» **Extracted text**
##########
Re: About Question enthuware.ocpjp.v8.2.1857 :
Posted: Wed Apr 24, 2019 1:11 am
by admin
The argument is not passed to the process method. First, the map method converts each element of List<Integer> to List<MyProcessor> because of map(MyProcessor::new). Next, a Consumer object is created using the method reference MyProcessor::process, something like this:
Code: Select all
new Consumer(){
void accept(MyProcessor mp){
mp.process(); <---- No argument required here
}
}
This consumer object is passed to forEach.
Re: About Question enthuware.ocpjp.v8.2.1857 :
Posted: Thu Apr 25, 2019 2:05 pm
by rois_r
Thanks for the explanation!
Re: About Question enthuware.ocpjp.v8.2.1857 :
Posted: Mon Jul 27, 2020 10:31 am
by Javier
Hi Paul!
Why the last two options are syntactically illegal?
What I see is that in both cases the method references doesn´t work on the body of the lambda expression.
Code: Select all
ls.stream().forEach((x)->process( MyProcessor::new ));//not compile
Code: Select all
ls.stream().forEach(x->{new MyProcessor(x).process();}); //compile
Code: Select all
ls.stream().forEach(x->MyProcessor::new);//not compile
Code: Select all
ls.stream().forEach(MyProcessor::new);//compile
Both options work when we don´t use method references.
I wrote this code in Eclipse and I don´t understand why the errors.
Re: About Question enthuware.ocpjp.v8.2.1857 :
Posted: Mon Jul 27, 2020 10:47 am
by admin
Check out how lambda expressions are converted by the compiler into a class. How do you think they will be converted to a class with a method by the compiler?
Re: About Question enthuware.ocpjp.v8.2.1857 :
Posted: Mon Jul 27, 2020 1:35 pm
by Javier
Hi Paul,
I don´t get it, I am not able to find the correct answer, but I saw one possible answer here:
https://stackoverflow.com/questions/168 ... e-compiled
"Java compiler will generate synthetic methods"
"Instead of creating a new object that will wrap the Lambda function, it uses the new INVOKEDYNAMIC instruction to dynamically link this call site to the actual Lambda function which is converted to private static synthetic lambda$0(Ljava/lang/String;)V which will accept string as a parameter."
I am very lost here, I don´t get it.
Re: About Question enthuware.ocpjp.v8.2.1857 :
Posted: Tue Jul 28, 2020 12:34 am
by admin
What I meant was that lambda expressions are just syntactic sugar. The JVM doesn't understand lambda expressions.
Conceptually, the compiler simply converts the given lambda expression into some class, instantiates it, and passes that object to the method. While doing so, it follows certain process and rules. It puts the part after -> as the method body.
##########
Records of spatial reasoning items

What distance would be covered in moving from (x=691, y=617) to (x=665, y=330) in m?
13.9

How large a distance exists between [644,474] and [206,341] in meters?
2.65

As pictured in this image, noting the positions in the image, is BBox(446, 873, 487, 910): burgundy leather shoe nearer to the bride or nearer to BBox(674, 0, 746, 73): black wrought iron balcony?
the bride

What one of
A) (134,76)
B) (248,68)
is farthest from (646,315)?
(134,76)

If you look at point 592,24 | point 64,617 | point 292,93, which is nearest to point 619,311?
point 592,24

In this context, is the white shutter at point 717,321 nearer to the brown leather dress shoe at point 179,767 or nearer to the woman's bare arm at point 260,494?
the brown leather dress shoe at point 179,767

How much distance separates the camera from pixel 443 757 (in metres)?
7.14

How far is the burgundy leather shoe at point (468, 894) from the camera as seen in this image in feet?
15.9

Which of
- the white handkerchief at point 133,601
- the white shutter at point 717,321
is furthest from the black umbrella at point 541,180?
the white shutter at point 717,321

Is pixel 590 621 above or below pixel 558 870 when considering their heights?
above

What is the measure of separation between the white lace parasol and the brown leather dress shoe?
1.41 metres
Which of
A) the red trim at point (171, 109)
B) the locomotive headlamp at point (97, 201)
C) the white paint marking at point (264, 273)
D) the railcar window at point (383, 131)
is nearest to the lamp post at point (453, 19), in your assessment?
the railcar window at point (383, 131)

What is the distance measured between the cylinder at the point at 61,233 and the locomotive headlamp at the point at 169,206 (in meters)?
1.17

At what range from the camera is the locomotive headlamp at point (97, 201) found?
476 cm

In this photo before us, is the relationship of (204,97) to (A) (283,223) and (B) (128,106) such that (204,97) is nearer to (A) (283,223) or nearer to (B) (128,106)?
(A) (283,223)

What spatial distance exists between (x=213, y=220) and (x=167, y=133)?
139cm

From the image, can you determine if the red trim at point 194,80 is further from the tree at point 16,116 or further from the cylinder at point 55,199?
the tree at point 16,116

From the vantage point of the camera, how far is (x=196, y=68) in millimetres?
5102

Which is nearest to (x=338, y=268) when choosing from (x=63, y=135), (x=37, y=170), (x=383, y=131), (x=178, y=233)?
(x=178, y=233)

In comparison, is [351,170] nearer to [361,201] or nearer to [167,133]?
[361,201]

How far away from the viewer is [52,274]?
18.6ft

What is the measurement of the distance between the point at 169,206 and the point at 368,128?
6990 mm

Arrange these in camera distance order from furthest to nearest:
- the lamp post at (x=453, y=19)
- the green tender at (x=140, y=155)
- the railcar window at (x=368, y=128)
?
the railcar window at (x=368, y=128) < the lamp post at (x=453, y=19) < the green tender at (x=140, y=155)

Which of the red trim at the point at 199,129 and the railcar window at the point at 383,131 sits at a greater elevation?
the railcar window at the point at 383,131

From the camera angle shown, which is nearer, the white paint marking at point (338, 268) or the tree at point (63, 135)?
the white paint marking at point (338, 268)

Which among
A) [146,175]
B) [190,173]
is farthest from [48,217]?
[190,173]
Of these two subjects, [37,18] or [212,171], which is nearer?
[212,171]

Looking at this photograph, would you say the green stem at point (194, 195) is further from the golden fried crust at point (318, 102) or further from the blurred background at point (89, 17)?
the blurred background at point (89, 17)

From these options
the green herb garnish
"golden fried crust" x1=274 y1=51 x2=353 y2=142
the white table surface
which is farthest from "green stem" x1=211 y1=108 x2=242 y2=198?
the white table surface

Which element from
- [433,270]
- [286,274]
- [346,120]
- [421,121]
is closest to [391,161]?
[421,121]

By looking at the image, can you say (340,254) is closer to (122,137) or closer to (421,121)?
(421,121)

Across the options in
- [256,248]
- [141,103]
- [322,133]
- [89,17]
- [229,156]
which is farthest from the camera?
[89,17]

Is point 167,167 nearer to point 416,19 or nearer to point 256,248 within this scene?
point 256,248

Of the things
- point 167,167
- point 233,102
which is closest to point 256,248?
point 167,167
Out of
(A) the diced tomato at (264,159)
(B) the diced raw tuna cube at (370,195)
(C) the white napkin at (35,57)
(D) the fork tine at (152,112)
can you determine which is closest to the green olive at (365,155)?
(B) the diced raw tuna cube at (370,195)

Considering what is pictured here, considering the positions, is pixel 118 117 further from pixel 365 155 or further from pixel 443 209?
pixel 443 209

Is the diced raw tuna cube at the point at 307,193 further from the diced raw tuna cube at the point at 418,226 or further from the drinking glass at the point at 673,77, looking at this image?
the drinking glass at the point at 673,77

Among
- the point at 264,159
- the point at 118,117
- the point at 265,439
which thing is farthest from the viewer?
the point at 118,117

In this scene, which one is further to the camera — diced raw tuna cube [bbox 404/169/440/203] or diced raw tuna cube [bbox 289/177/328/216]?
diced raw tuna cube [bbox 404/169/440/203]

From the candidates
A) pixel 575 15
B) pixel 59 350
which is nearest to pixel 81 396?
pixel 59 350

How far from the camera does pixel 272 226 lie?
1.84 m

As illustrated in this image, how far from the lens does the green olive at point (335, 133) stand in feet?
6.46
##########
» **Tasks**
(a) In the Java forum thread, what does the compiler put as the method body when it converts a lambda expression into a class?
(b) Write out the Java forum thread from "Why the last" up to and including "the lambda expression.".
(c) Continue the forum thread about Java lambda expressions from the point where it stops.
The items play no part in this work.

» **Answers**
(a) The part after ->.

(b)
Why the last two options are syntactically illegal?
What I see is that in both cases the method references doesn´t work on the body of the lambda expression.

(c)
Let's see this now:
1. ls.stream().forEach((x)->process( MyProcessor::new ));
forEach expects an object of a class that implements Consumer. So, the compiler uses the code given in the lambda expression and creates this class and an object of that class. For example, in this case, it will do:
Code: Select all
class SomeMadeUpClassName implements Consumer{
public void accept(Integer x){
process(new MyProcessor()); //this is illegal because you cannot invoke MyProcessor's process method like this.
}
}
What you really want in the body of the above accept method is this line of code: new MyProcessor(x).process();
Please note that this is a long topic to discuss in a post but I have tried to explain it in brief. You need go through a good book to understand how lambdas and method references work.
Re: About Question enthuware.ocpjp.v8.2.1857 :
Posted: Thu Mar 21, 2024 8:59 am
by likejudo
I liked the explanation in the solution. The explanation of method references. It was better than the textbook!
Re: About Question enthuware.ocpjp.v8.2.1857 :
Posted: Mon Apr 01, 2024 11:07 pm
by cupdescent
admin wrote: ↑Tue Jul 28, 2020 12:34 am
What I meant was that lambda expressions are just syntactic sugar. The JVM doesn't understand lambda expressions.
Conceptually, the compiler simply converts the given lambda expression into some class, instantiates it, and passes that object to the method. While doing so, it follows certain process and rules. It puts the part after -> as the method body.
Let's see this now:
1. ls.stream().forEach((x)->process( MyProcessor::new ));
forEach expects an object of a class that implements Consumer. So, the compiler uses the code given in the lambda expression and creates this class and an object of that class. For example, in this case, it will do:
Code: Select all
class SomeMadeUpClassName implements Consumer{
public void accept(Integer x){
process(new MyProcessor()); //this is illegal because you cannot invoke MyProcessor's process method like this.
}
}
What you really want in the body of the above accept method is this line of code: new MyProcessor(x).process();
Please note that this is a long topic to discuss in a post but I have tried to explain it in brief. You need go through a good book to understand how lambdas and method references work.
Good to know.